The session begins Thursday, and Abbott released the agenda 24 hours earlier. Other issues on the table include pushing back against social media “censorship” and funding for the state’s legislative branch, which Abbott vetoed after the election bill failed.

“The 87th Legislative Session was a monumental success for the people of Texas, but we have unfinished business to ensure that Texas remains the most exceptional state in America,” Abbott said in a statement.

Republican Lt. Gov. Dan Patrick said in a tweet that the legislature would pick up the election legislation first, and that committee hearings would begin Saturday.

Senate Bill 7, Texas Republicans’ first election overhaul bill, failed to pass the state senate in May after Democrats walked off the floor in protest. It would have limited mail-in voting, changed early voting hours and completely banned drive-thru voting, which was predominantly used in large cities like Houston.
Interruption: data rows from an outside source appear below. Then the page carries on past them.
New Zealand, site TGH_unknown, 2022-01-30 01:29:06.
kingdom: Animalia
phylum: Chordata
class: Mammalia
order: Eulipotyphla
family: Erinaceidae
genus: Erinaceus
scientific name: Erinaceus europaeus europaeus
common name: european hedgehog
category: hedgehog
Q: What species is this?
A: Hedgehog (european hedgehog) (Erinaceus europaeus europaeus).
It empowered partisan poll watchers and increased penalties for elections officials who violated state laws or made mistakes while tabulating ballots. The bill also made it easier for a judge to overturn an election in the state if the number of votes cast illegally was enough to change the outcome of the race. (RELATED: Democrats Are Sounding The Alarm Over Texas’ Elections Bill. Here’s What It Actually Does)

Texas Governor Greg Abbott and former president Donald Trump speak during a visit to the border in June. – (SERGIO FLORES/AFP via Getty Images)
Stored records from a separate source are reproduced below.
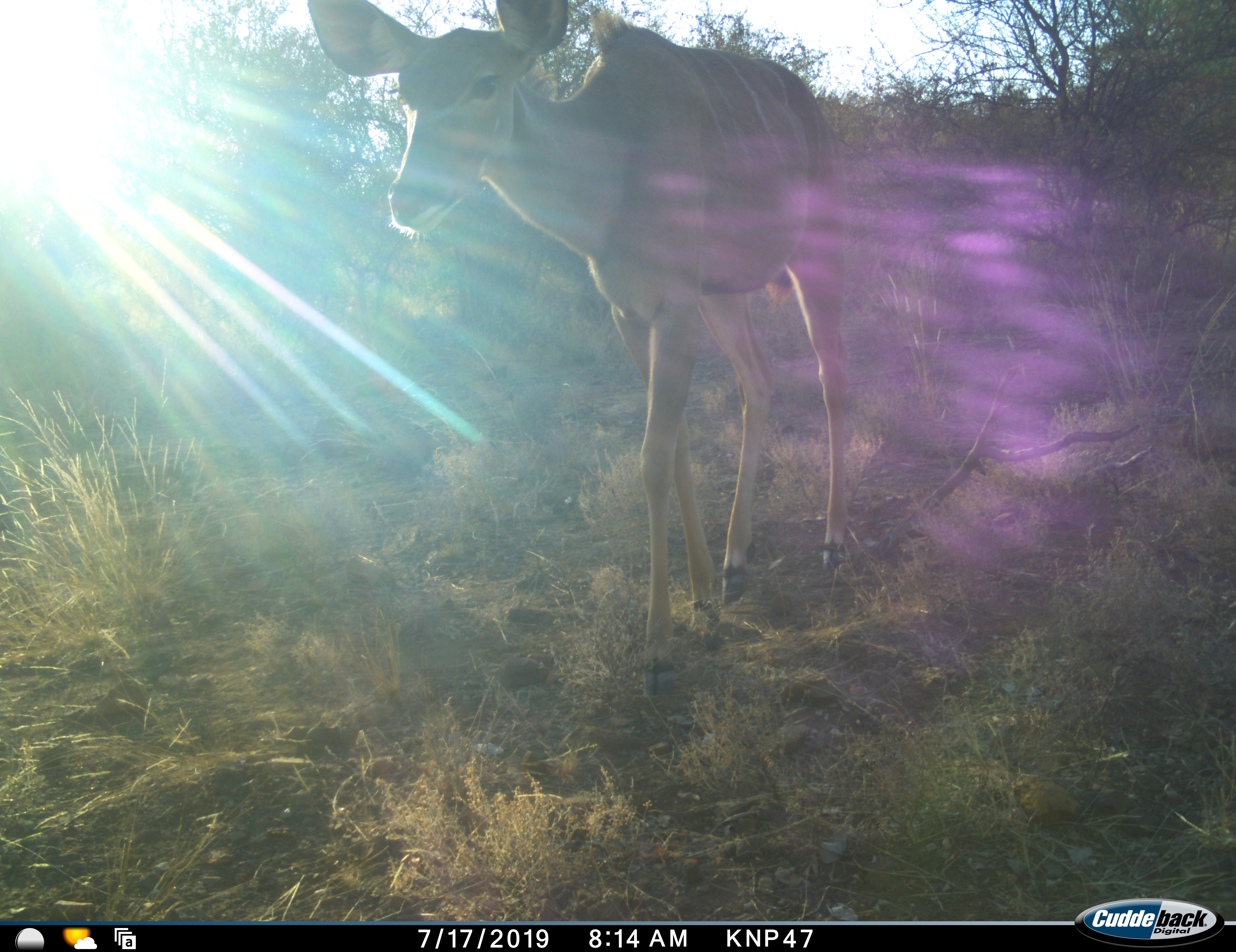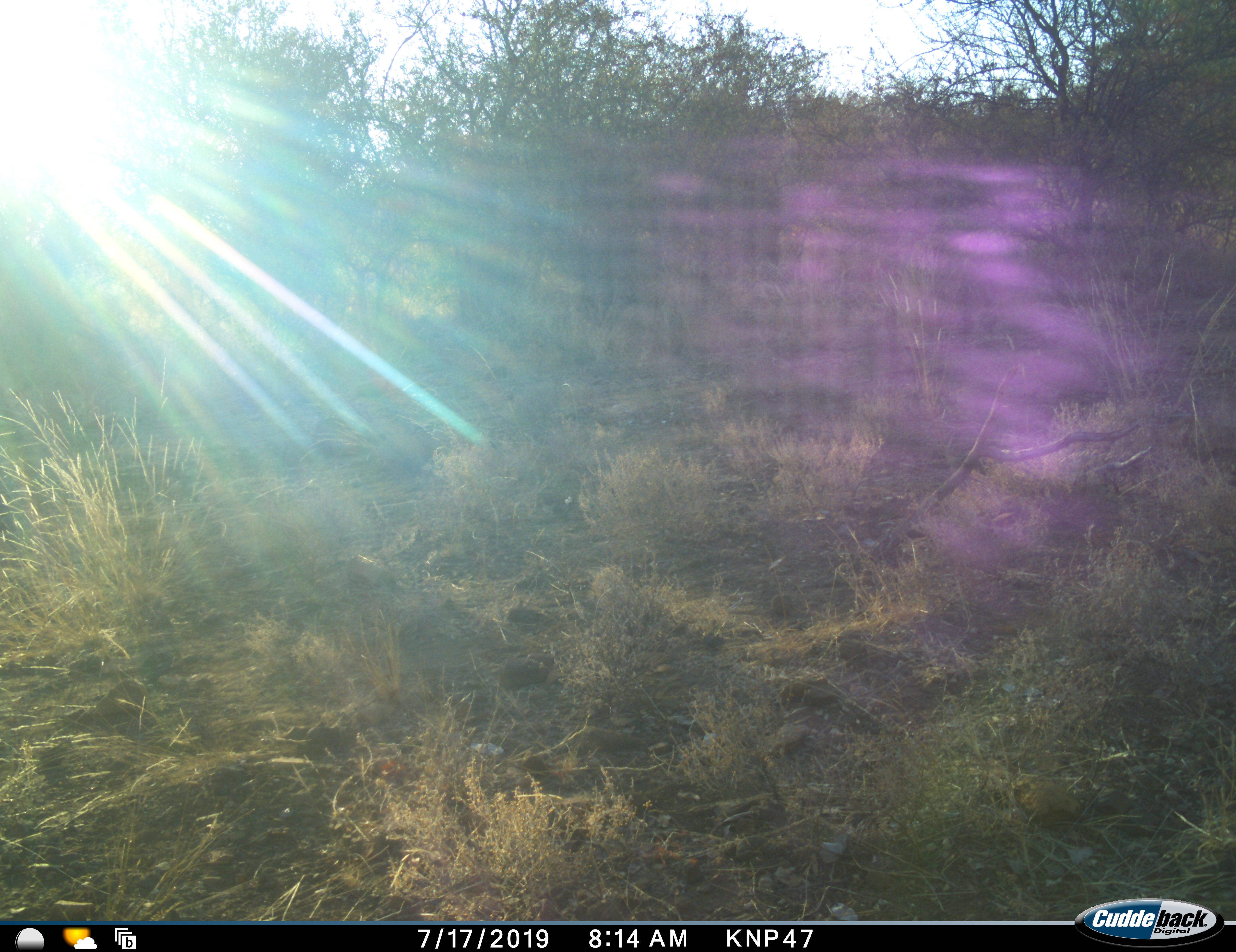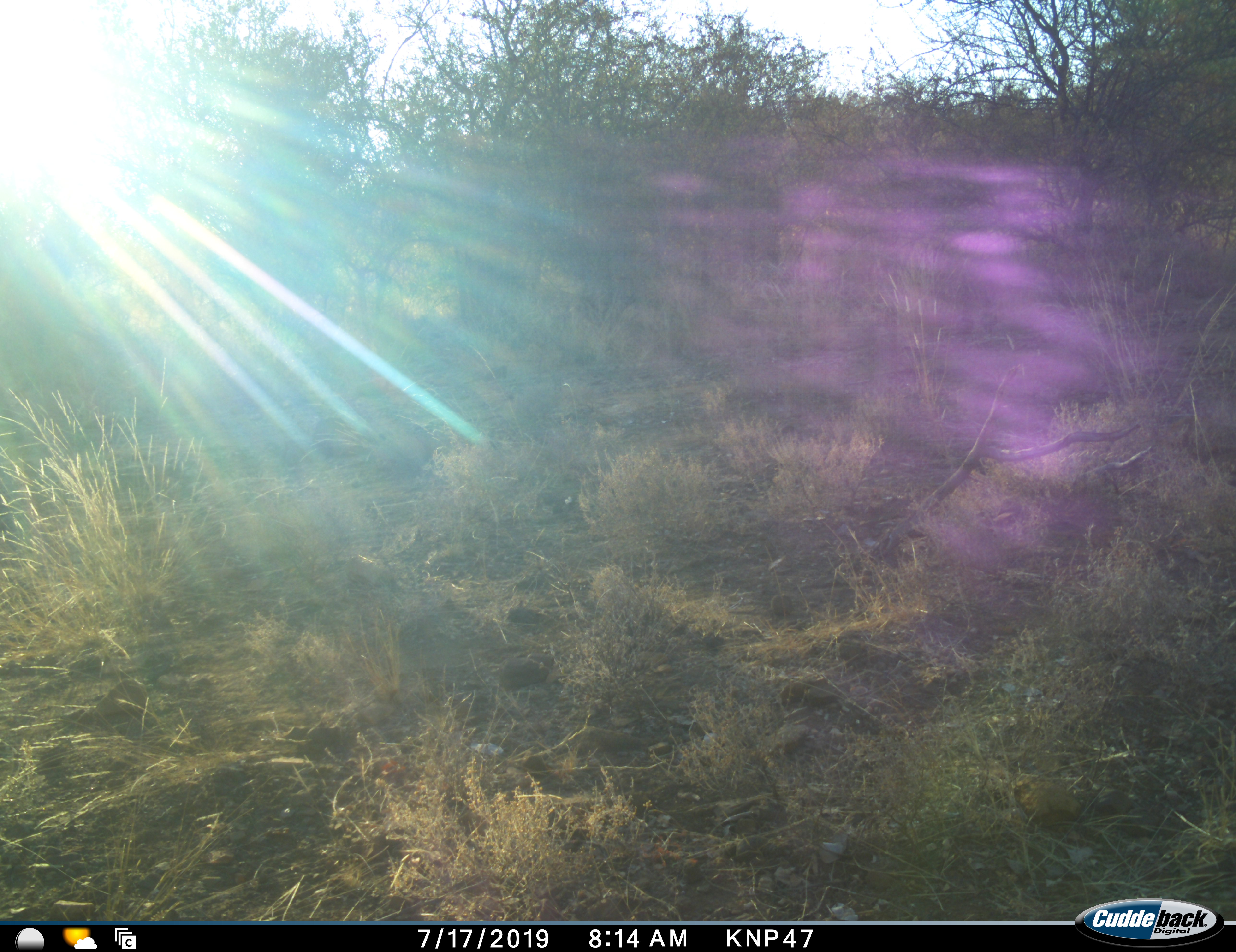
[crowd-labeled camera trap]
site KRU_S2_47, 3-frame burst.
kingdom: Animalia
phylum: Chordata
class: Mammalia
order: Artiodactyla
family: Bovidae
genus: Tragelaphus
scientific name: Tragelaphus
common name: kudu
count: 1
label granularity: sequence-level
Abbott vetoed the legislature’s funding after Democrats’ walkout, affecting the pay of both state lawmakers and their staff. Abbott’s veto did not come without warning, but his opponents immediately labeled it an abuse of power, and asked the state Supreme Court to override it.

The special session, which begins Thursday at 10 a.m. local time, does not include anything about upgrading Texas’ electric grid, which failed during a deadly February storm. Officials also asked residents months later to conserve energy amid a record heat wave.

Abbott has already announced another special session for the fall, which he said will address Texas’ redistricting and allocating billions of dollars in federal coronavirus relief funds.

The first session, which focuses on top conservative priorities, comes as Texas GOP Chair Allen West launched a primary campaign against Abbott, alleging that he is not conservative enough.